• Texte à lire:
Toujours à la fin de 1950, le directeur de la Sûreté nationale, Pierre Bertaux, informe Vincent Auriol qu’il est en train de « monter très discrètement une sous-section des Renseignements généraux qui ne paraît nulle part et qui sera étanche par rapport au reste ». Cette sous-section (quatre à cinq fonctionnaires) aura pour objectif de dresser des listes « de gens à surveiller et à neutraliser » (« trois, quatre, cinq mille personnes que nous surveillerons »).

• Données de travail:

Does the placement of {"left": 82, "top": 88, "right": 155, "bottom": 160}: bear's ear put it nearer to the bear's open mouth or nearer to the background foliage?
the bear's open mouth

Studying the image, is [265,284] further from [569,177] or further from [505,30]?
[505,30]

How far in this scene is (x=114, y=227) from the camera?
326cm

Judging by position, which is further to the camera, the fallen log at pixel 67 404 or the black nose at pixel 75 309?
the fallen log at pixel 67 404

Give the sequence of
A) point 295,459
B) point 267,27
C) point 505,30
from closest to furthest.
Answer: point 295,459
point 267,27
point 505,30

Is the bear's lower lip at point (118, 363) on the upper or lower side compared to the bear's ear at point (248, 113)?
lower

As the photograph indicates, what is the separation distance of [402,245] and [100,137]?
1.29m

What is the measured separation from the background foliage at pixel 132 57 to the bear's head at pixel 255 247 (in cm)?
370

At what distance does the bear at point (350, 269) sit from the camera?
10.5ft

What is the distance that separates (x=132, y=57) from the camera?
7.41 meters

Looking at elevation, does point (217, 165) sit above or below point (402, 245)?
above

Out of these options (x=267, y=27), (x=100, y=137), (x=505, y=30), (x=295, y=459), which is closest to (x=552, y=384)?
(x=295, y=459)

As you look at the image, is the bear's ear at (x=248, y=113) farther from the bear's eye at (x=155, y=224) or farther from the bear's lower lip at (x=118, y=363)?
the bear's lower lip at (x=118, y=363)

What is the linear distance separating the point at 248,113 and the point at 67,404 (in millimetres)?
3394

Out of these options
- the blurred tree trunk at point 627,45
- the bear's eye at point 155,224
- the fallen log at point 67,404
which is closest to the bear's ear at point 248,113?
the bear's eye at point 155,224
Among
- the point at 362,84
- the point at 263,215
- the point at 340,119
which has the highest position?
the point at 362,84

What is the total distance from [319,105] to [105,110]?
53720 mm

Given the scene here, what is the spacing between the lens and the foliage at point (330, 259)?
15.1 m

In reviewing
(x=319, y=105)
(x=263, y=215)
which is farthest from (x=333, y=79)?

• Énoncé écrit A:
D'après le texte, de combien de fonctionnaires la sous-section montée par Pierre Bertaux devait-elle se composer ?
• Énoncé écrit B:
Extrayez sans rien modifier la partie des données qui commence à la ligne contenant "As the photograph" et se termine à la fin des données, ces deux limites comprises.
Les données n'ont aucun lien avec le texte.

• Réponse écrite A:
De quatre à cinq fonctionnaires.

• Réponse écrite B:
As the photograph indicates, what is the separation distance of [402,245] and [100,137]?
1.29m

What is the measured separation from the background foliage at pixel 132 57 to the bear's head at pixel 255 247 (in cm)?
370

At what distance does the bear at point (350, 269) sit from the camera?
10.5ft

What is the distance that separates (x=132, y=57) from the camera?
7.41 meters

Looking at elevation, does point (217, 165) sit above or below point (402, 245)?
above

Out of these options (x=267, y=27), (x=100, y=137), (x=505, y=30), (x=295, y=459), which is closest to (x=552, y=384)?
(x=295, y=459)

As you look at the image, is the bear's ear at (x=248, y=113) farther from the bear's eye at (x=155, y=224) or farther from the bear's lower lip at (x=118, y=363)?
the bear's lower lip at (x=118, y=363)

What is the linear distance separating the point at 248,113 and the point at 67,404 (in millimetres)?
3394

Out of these options
- the blurred tree trunk at point 627,45
- the bear's eye at point 155,224
- the fallen log at point 67,404
which is closest to the bear's ear at point 248,113?
the bear's eye at point 155,224
Among
- the point at 362,84
- the point at 263,215
- the point at 340,119
which has the highest position?
the point at 362,84

What is the total distance from [319,105] to [105,110]?
53720 mm

Given the scene here, what is the spacing between the lens and the foliage at point (330, 259)?
15.1 m

In reviewing
(x=319, y=105)
(x=263, y=215)
which is farthest from (x=333, y=79)?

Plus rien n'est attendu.